Clearly there are a number of missing terms in the arguments. How would you propose to fill them in?
James Young, what about “immediately pass into glory” don’t you understand? Now you’re telling us purgatory is glory?
Why doesn’t the righteousness of Christ cover the penalty for temporal sins? He does for mortal but not temporal? That makes a lot of sense.
But if you read texts the way you do apparently, I guess it does make sense. You quote authors who deny purgatory as saying the same thing as affirming purgatory.
So why not just be a Protestant? You could be a saint — tuh-day — and you’d save your family and bishop a lot of money. Jesus paid it all, you know.
D.G. Hart says Jesus paid it all, you know.
-“In Scripture, there is only the unfathomable and infinite value of Christ’s atonement…period.”
-“there is not a single scriptural example of, or teaching about, an apostle or church leader doling out an “indulgence” to a fellow believer. Not one!”
-“It is our prayer that all those who claim the name of Christ would turn to the simplicity of trusting Christ alone and desire to live for Him out of gratitude for all He has done for them (Romans 3-12).”
On Purgatory, the new Catholic idea is it is a catch all for pretty much everyone, Christian or no?

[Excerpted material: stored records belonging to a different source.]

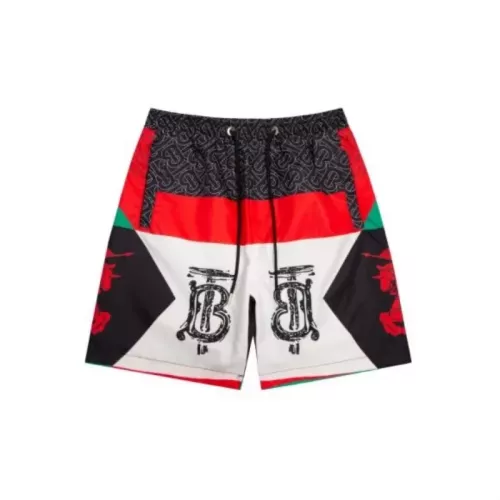 Cheap Burberry Pants For Men #1362677, $$39.00 USD On Burberry Pants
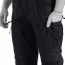 Брюки мужские UF PRO P-40 All-Terrain Gen.3 Tactical Pants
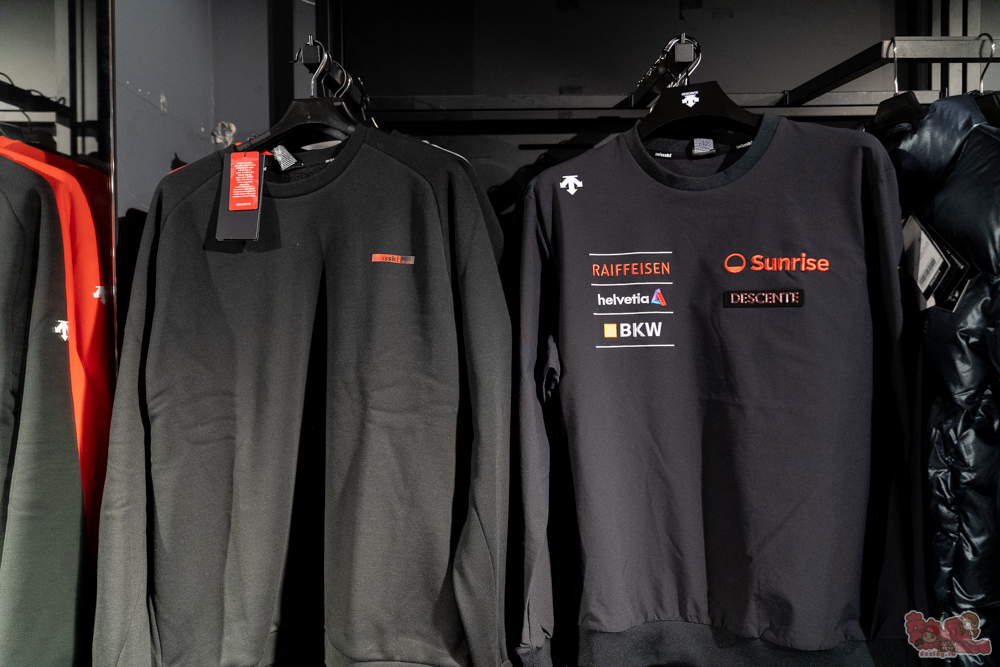 【台南特賣會】2026台南運動用品開春特賣!全館鞋衣特價5折起,滿額再享現金折扣,雙重折扣超划算!新年買新衣新鞋就來雷根運動用品中山旗艦店 【台南特賣會】2026台南運動用品開春特賣!全館鞋衣特價5折起,滿額再享現金折扣,雙重折扣超划算!新年買新衣新鞋就來雷根運動用品中山旗艦店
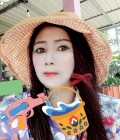 Ladda 59 years Duan Yal Thailand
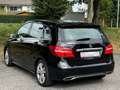Mercedes-Benz B 180 "Urban" LED-Light Kamera Tempo Park-Assist Schwarz - thumbnail 6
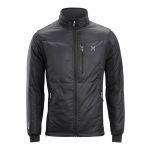 Altus Gredos Jacket Cinzento 2XL Homem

Benedict XVI: “For the great majority of people—we may suppose—there remains in the depths of their being an ultimate interior openness to truth, to love, to God. In the concrete choices of life, however, it is covered over by ever new compromises with evil—much filth covers purity, but the thirst for purity remains and it still constantly re-emerges from all that is base and remains present in the soul. What happens to such individuals when they appear before the Judge? Will all the impurity they have amassed through life suddenly cease to matter? What else might occur?” His answer: purgatory. Quasi-universalism. Old school Catholics think only their fraternity gets in, and Purgatory is the dressing room for the good guys. Modern ones think it is the von Balthasarian wink/answer to judgment. Both ideas are screwy. I know CS Lewis flirted with it, but it just isn’t in Scripture. Nor is confession they way it’s practiced. Catholics now make it like a Mormon temple rite. No?
Joe M, and the idea of treasury of merits (and beatification and canonization that accompanies the bank of good works) makes Mormons look like pikers.
Joe M and DGH – the RCC has major errors in belief and practice, but comparing it to Mormonism is too much. Penance is not a sacrament, but there is nothing wrong with the practice of official church forgiveness/reconciliation itself, which has been done from the earliest days of the church. Canonization of saints and beatification and all that nonsense is extra-biblical and borderline idolatrous, but at the end of the day the RCC follows Christ and relies on His grace for salvation. That’s not to say they don’t have problems, but neither are they a ridiculous cult like the LDS.
However, you are correct that the RCC has a weird mix of universalism and legalism. On the one hand, they call Muslims “brothers” because they ostensibly worship the same God, and they make statements like Pope Benedict’s in your comment above. On the other hand, they teach salvation is only possible through baptism into the RCC itself, and that even orthodox, practicing Catholics can lose their salvation for committing an unconfessed mortal sin, which might be as egregious as murder or as innocuous as masturbation. So an otherwise pious Catholic has less assurance than a devout Muslim – very convoluted theology indeed.